Le 29 octobre 1672, l’intendant Talon accordait à M. Morel de la Durantaye une seigneurie de deux lieues de front sur autant de profondeur. C’est la seigneurie de la Durantaye. Le 15 juillet 1674, M. Morel de la Durantaye recevait une autre seigneurie de trois lieues de front sur deux lieues de profondeur. C’est la seigneurie de Kamouraska. M. Morel de la Durantaye s’occupa de coloniser ses deux seigneuries et ne fit jamais de culture sur l’arrière-fief de sa femme dans la seigneurie de Notre-Dame-des-Anges. Aussi lorsque le 28 octobre 1718, Françoise Duquet, veuve pour la seconde fois, vendit son arrière-fief de Grandpré à Guillaume Gaillard, il n’y avait encore aucune maison d’érigée dessus.

Le château Bigot à Charlesbourg

Gaillard, dans son achat, servait de prête-nom à Michel Bégon, intendant de la Nouvelle-France. Celui-ci bâtit une maison, planta des arbres fruitiers, etc., etc.

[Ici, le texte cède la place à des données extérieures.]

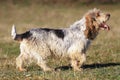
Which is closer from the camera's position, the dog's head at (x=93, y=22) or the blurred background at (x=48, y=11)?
the dog's head at (x=93, y=22)

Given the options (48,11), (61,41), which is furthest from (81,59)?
(48,11)

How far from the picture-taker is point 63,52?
47.1ft

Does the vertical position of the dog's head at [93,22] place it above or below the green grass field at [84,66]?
above

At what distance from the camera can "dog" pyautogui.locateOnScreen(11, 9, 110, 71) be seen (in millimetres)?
14023

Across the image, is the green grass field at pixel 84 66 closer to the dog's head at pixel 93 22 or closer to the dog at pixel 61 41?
the dog at pixel 61 41

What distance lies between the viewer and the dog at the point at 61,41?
46.0 ft

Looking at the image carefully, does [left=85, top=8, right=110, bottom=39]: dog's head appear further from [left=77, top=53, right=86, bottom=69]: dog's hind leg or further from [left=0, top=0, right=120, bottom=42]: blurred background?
[left=0, top=0, right=120, bottom=42]: blurred background

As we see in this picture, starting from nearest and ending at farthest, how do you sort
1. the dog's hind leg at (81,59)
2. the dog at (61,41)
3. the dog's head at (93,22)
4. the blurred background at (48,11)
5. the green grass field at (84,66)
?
1. the green grass field at (84,66)
2. the dog at (61,41)
3. the dog's hind leg at (81,59)
4. the dog's head at (93,22)
5. the blurred background at (48,11)

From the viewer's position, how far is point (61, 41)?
14.3m

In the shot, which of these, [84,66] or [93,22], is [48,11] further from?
[93,22]

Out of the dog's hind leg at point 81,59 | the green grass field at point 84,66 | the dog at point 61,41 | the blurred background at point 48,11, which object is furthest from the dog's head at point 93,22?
the blurred background at point 48,11

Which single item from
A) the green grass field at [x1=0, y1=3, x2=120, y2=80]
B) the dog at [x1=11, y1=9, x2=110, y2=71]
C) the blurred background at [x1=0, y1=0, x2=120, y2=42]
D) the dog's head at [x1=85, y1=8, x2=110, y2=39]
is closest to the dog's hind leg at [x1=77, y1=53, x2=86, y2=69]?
the dog at [x1=11, y1=9, x2=110, y2=71]

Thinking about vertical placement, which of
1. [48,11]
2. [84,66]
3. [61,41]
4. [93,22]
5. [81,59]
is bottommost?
[84,66]

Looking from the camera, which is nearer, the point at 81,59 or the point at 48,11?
the point at 81,59
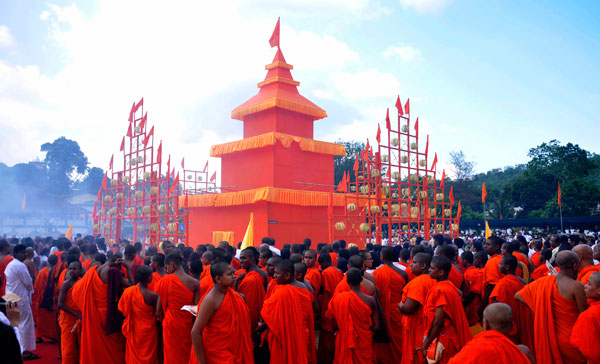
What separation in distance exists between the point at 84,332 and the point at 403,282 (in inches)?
183

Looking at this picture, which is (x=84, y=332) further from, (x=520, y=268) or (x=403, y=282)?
(x=520, y=268)

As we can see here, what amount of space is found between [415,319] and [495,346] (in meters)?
2.56

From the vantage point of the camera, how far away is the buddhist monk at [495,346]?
2943mm

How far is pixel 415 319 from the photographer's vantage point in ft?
17.9

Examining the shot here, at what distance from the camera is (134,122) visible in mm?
18719

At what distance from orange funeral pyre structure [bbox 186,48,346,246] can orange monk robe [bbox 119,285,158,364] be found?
11.2 meters

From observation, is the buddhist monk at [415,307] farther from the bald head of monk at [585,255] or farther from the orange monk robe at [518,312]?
the bald head of monk at [585,255]

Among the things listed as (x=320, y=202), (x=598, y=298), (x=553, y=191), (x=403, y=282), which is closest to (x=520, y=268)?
(x=403, y=282)

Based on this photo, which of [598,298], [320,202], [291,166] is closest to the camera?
[598,298]

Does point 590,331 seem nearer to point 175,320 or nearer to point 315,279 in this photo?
point 315,279

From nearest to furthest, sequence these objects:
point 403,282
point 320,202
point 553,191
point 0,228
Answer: point 403,282 → point 320,202 → point 0,228 → point 553,191

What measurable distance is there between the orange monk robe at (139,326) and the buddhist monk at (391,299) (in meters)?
3.24

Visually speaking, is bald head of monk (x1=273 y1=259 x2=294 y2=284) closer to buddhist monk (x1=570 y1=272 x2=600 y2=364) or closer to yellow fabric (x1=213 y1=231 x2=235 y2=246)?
buddhist monk (x1=570 y1=272 x2=600 y2=364)

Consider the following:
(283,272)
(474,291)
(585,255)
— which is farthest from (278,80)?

Lorsque, le 12 octobre 1753, la succession de M. Bégon vendit l’arrière-fief de Grandpré à Guillaume Estèbe, le notaire Saillant donnait la description suivante de la maison construite par l’intendant :

« Une maison sise sur le dit arrière-fief au lieu appelé la Montagne de la paroisse de Charlesbourg, bâtie en pierre à deux étages et en mansarde, de cinquante pieds de front sur trente de profondeur ou environ, consistant en une cuisine où il y a une potence de fer à la cheminée, un four à côté ceinturé d’une barre de fer et un mauvais bluteau en une salle, cabinets, greniers et caves, le tout garni de chassis et de portes fermant à clefs ; derrière la maison est un petit jardin potager, et plus loin un grand verger planté de plusieurs arbres fruitiers, entouré de piquets. Item au côté sud-ouest de la dite maison est une grange de cinquante pieds de front sur trente de profondeur ou environ et une étable de pareille grandeur, le tout bâti sur solage de pierre. »

Voilà le fameux château Bigot !

Mais continuons son histoire jusqu’à la conquête.

Guillaume Estèbe conserva le château Bigot quatre ans. Le 8 septembre 1757, il le vendait à François-Joseph de Vienne, garde-magasin du Roi à Québec. Celui-ci le garda à son tour pendant sept ans. Le 8 septembre 1764, son procureur, l’abbé Pressart, le vendait à William Grant, négociant de Québec.

Comme on le voit, le nom de Bigot n’apparaît sur aucune des pièces que nous venons de citer. Nous le répétons : Bigot n’a jamais eu aucun rapport avec le prétendu château de Charlesbourg. L’intendant Bégon fut propriétaire de l’arrière-fief Grandpré pendant trente-cinq ans. Le peuple transforme vite les noms. Il n’y a pas loin de Bégon à Bigot. C’est là, croyons-nous, l’origine de la tradition qui veut que Bigot ait été propriétaire du château qui porte son nom[1].

Le Moulin banal des Jésuites à Charlesbourg

Ce moulin remonte sûrement au régime français car les Jésuites, propriétaires de la seigneurie de Notre-Dame-des-Anges, dans laquelle se trouve la paroisse de Charlesbourg, n’ont pas bâti de moulins dans aucune de leurs seigneuries après 1759.

La maison Villeneuve à Charlesbourg

En 1908, M. Louis Villeneuve obtenait la médaille dite des « anciennes familles » en établissant que sa famille vivait sur la même terre, à Charlesbourg, depuis 1684. Jusqu’à date, huit générations de Villeneuve se sont succédé sur ce bien. Bel exemple de fidélité à la terre des ancêtres !

La maison Villeneuve à Charlesbourg
Façade sud-est.
  1. À consulter sur le château Bigot une étude de M. F.-X. Maheux dans le Bulletin des Recherches Historiques, vol. IX, p. 194.